First I have exported my Tibco data table in a temp file using the Exported text() method:
#Temp file for storing the TablePlot data
tempFolder = Path.GetTempPath()
tempFilename = Path.GetTempFileName()
#Export TablePlot data to the temp file
tp = tablePlotViz.As[TablePlot]()
writer = StreamWriter(tempFilename)
tp.ExportText(writer)
After that, opened the temp file using the open() method.
f = open(tempFilename)
Now when I started to read the data from the opened file and write back into a String variable then it is taking too much time. And my Spotfire screen is stopped working.

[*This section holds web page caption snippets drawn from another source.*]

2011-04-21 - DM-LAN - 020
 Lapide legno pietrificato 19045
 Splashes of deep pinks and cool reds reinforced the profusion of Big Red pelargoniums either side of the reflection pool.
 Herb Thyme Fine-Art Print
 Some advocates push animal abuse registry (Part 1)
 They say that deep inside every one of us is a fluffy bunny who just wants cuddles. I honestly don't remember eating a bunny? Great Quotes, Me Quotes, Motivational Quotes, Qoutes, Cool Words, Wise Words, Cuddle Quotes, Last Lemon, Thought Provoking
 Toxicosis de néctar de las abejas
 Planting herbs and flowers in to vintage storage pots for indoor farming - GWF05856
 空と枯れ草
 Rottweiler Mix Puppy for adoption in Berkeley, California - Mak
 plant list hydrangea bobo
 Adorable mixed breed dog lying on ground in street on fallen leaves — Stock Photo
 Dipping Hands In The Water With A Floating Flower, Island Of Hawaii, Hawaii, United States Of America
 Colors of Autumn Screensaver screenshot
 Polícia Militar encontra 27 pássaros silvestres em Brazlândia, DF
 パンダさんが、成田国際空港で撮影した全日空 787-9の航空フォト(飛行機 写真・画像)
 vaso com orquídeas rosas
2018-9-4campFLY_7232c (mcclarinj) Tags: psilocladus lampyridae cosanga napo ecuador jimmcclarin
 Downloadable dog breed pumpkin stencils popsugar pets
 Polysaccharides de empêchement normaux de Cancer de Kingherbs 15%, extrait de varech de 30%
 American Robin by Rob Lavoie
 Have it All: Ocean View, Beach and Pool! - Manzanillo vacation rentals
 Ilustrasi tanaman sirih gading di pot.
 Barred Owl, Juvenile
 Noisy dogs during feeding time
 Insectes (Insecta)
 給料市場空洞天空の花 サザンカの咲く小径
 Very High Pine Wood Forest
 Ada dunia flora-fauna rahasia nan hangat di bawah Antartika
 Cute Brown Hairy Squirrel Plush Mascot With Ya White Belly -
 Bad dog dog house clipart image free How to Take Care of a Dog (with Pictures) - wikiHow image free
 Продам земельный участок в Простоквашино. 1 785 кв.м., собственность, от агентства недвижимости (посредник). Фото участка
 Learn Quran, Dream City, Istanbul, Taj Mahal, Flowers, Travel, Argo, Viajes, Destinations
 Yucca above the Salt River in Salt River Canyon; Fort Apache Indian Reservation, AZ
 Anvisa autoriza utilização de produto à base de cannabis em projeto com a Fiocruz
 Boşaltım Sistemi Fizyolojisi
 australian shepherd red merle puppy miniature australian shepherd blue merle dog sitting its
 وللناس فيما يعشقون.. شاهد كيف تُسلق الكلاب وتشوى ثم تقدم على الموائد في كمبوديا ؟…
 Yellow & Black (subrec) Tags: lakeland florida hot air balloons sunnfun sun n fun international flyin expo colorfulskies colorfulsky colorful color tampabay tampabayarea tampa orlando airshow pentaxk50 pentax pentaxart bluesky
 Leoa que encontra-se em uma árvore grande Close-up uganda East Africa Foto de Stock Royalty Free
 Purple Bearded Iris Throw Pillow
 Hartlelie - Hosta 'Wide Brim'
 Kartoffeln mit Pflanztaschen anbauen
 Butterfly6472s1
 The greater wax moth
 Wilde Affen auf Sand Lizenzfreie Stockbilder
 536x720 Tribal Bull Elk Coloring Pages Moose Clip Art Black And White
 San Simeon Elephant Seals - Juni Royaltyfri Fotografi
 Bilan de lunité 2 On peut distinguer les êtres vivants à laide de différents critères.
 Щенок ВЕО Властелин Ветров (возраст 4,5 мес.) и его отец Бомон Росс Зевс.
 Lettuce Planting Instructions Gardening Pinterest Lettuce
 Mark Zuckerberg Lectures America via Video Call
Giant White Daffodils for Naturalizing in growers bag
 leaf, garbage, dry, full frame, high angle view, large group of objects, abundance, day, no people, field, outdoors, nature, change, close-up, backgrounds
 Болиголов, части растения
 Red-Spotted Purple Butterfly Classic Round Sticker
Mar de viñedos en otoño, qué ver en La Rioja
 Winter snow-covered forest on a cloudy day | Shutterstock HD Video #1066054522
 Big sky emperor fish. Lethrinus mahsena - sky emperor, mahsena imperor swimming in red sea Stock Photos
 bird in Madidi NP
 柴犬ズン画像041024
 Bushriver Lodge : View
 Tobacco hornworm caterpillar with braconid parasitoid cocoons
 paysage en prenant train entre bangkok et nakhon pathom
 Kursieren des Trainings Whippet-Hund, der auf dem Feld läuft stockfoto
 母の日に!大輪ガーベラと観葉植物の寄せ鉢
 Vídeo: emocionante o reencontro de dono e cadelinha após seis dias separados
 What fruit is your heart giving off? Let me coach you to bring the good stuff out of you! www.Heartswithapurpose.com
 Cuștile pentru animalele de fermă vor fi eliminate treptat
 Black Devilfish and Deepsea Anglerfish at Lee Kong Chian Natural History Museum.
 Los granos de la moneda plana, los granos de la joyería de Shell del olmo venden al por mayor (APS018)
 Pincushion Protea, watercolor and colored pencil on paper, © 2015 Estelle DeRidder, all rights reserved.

Has anyone idea about this?
My data table is of 8MB size.
Code is:
from Spotfire.Dxp.Application.Visuals import TablePlot, HtmlTextArea
import clr
import sys
clr.AddReference('System.Data')
import System
from System.Data import DataSet, DataTable, XmlReadMode
from Spotfire.Dxp.Data import DataType, DataTableSaveSettings
from System.IO import StringReader, StreamReader, StreamWriter, MemoryStream, SeekOrigin, FileStream, FileMode,Path, File
from Spotfire.Dxp.Data.Export import DataWriterTypeIdentifiers
from System.Threading import Thread
from Spotfire.Dxp.Data import IndexSet
from Spotfire.Dxp.Data import RowSelection
from Spotfire.Dxp.Data import DataValueCursor
from Spotfire.Dxp.Data import DataSelection
from Spotfire.Dxp.Data import DataPropertyClass
from Spotfire.Dxp.Data import Import
from Spotfire.Dxp.Data.Import import TextFileDataSource, TextDataReaderSettings
from System import Array
from Spotfire.Dxp.Application.Visuals import VisualContent
from Spotfire.Dxp.Application.Visuals import TablePlot
from System.IO import Path, StreamWriter
from System.Text import StringBuilder
#Temp file for storing the TablePlot data
tempFolder = Path.GetTempPath()
tempFilename = Path.GetTempFileName()
#Export TablePlot data to the temp file
tp = tablePlotViz.As[TablePlot]()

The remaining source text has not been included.